For a complete example of running an Face Landmarker on an image, see the code example for details.

Handle and display results

The Face Landmarker returns a FaceLandmarkerResult object for each detection run. The result object contains a face mesh for each detected face, with coordinates for each face landmark. Optionally, the result object can also contain blendshapes, which denote facial expressions, and a facial transformation matrix to apply face effects on the detected landmarks.
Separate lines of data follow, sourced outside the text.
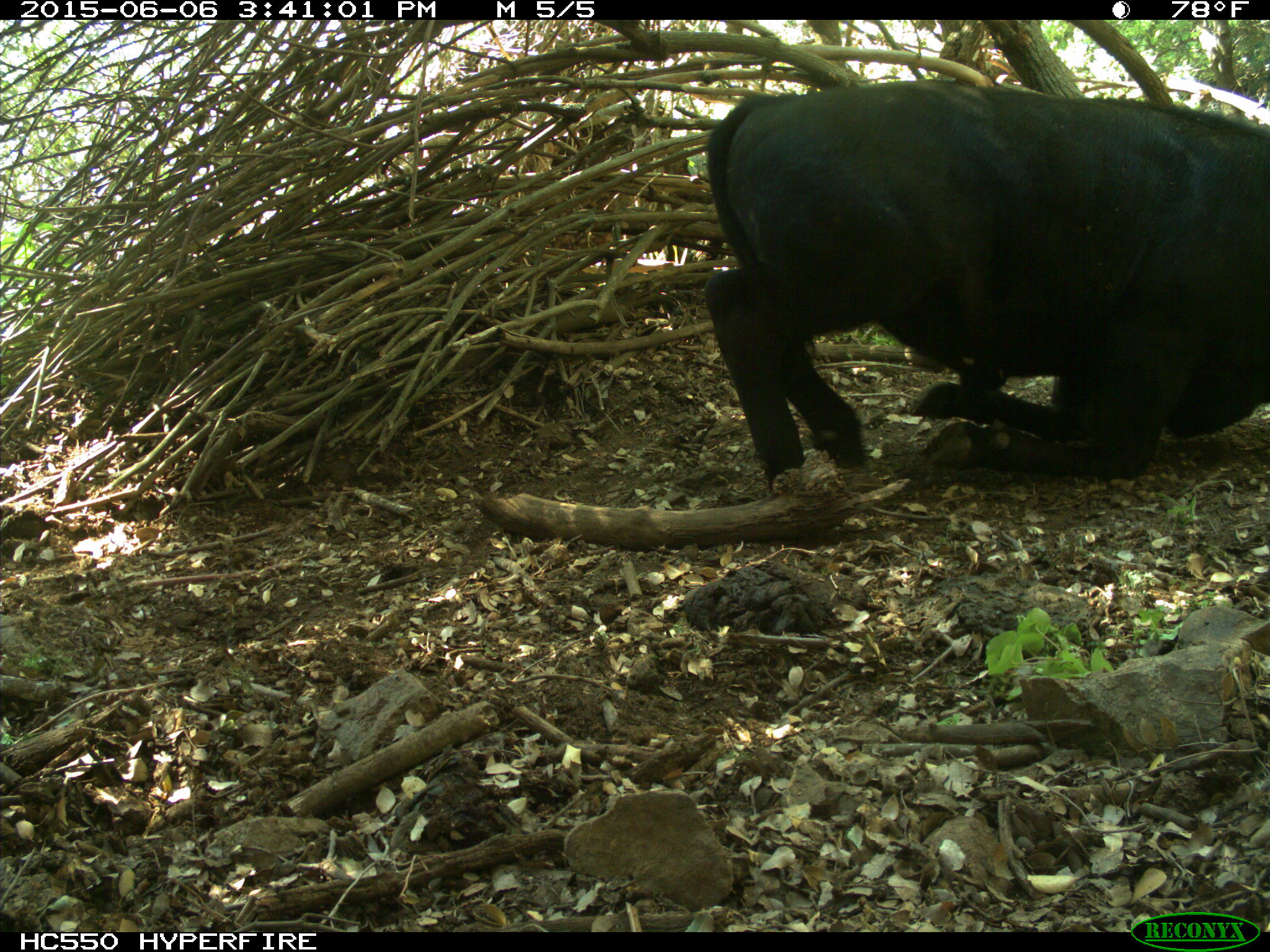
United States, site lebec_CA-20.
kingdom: Animalia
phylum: Chordata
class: Mammalia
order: Artiodactyla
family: Bovidae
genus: Bos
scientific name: Bos taurus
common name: domestic cow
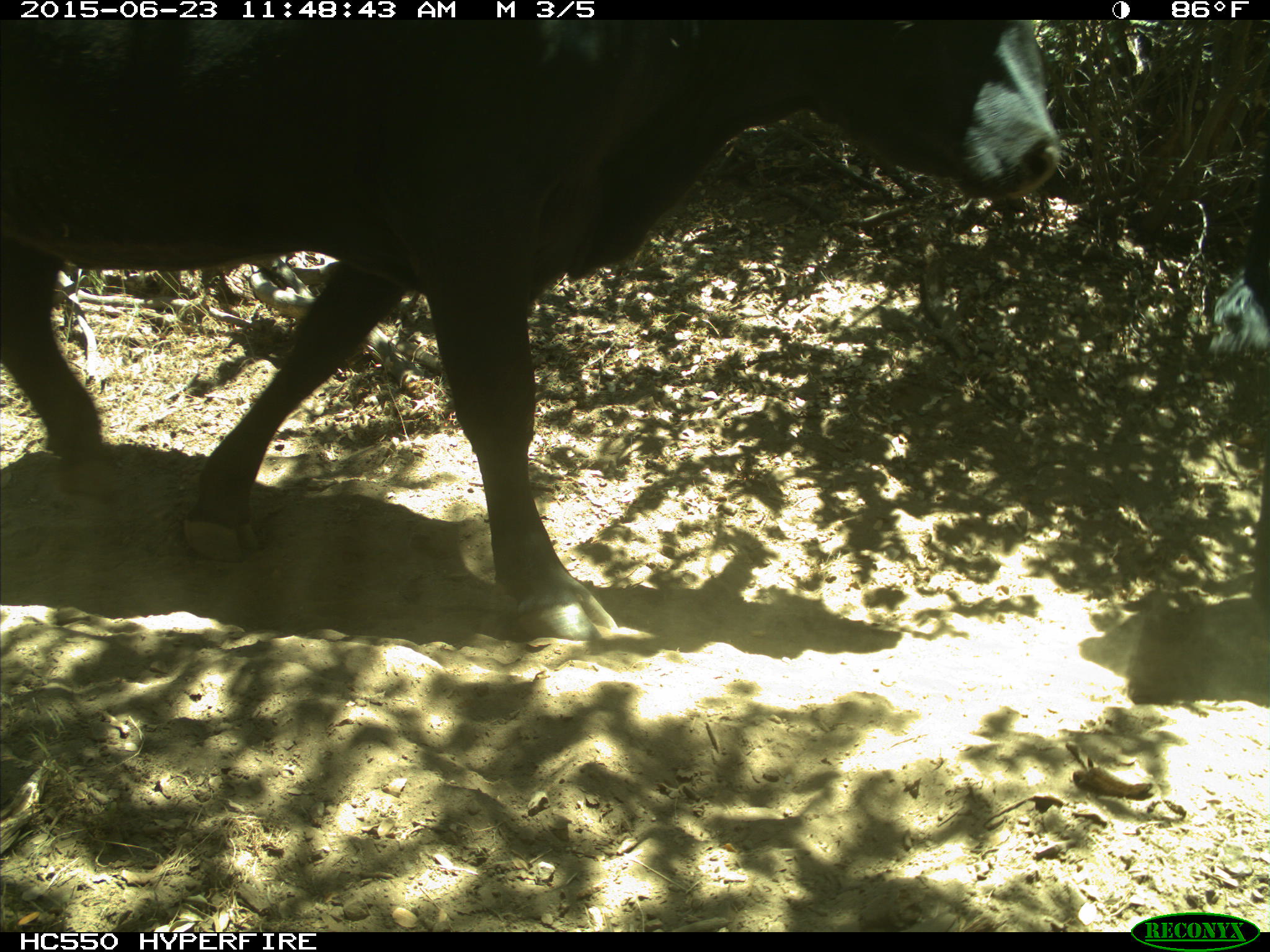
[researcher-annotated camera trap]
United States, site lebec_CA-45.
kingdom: Animalia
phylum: Chordata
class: Mammalia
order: Artiodactyla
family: Bovidae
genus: Bos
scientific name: Bos taurus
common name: domestic cow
Bos taurus (domestic cow).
The following shows an example of the output data from this task:

FaceLandmarkerResult:
  face_landmarks:
    NormalizedLandmark #0:
      x: 0.5971359014511108
      y: 0.485361784696579
      z: -0.038440968841314316
    NormalizedLandmark #1:
      x: 0.3302789330482483
      y: 0.29289937019348145
      z: -0.09489090740680695
    ... (478 landmarks for each face)
  face_blendshapes:
    browDownLeft: 0.8296722769737244
    browDownRight: 0.8096957206726074
    browInnerUp: 0.00035583582939580083
    browOuterUpLeft: 0.00035752105759456754
    ... (52 blendshapes for each face)
  facial_transformation_matrixes:
    [9.99158978e-01, -1.23036895e-02, 3.91213447e-02, -3.70770246e-01]
    [1.66496094e-02,  9.93480563e-01, -1.12779640e-01, 2.27719707e+01]
    ...

The following image shows a visualization of the task output:

The Face Landmarker example code demonstrates how to display the results returned from the task, see the code example for details.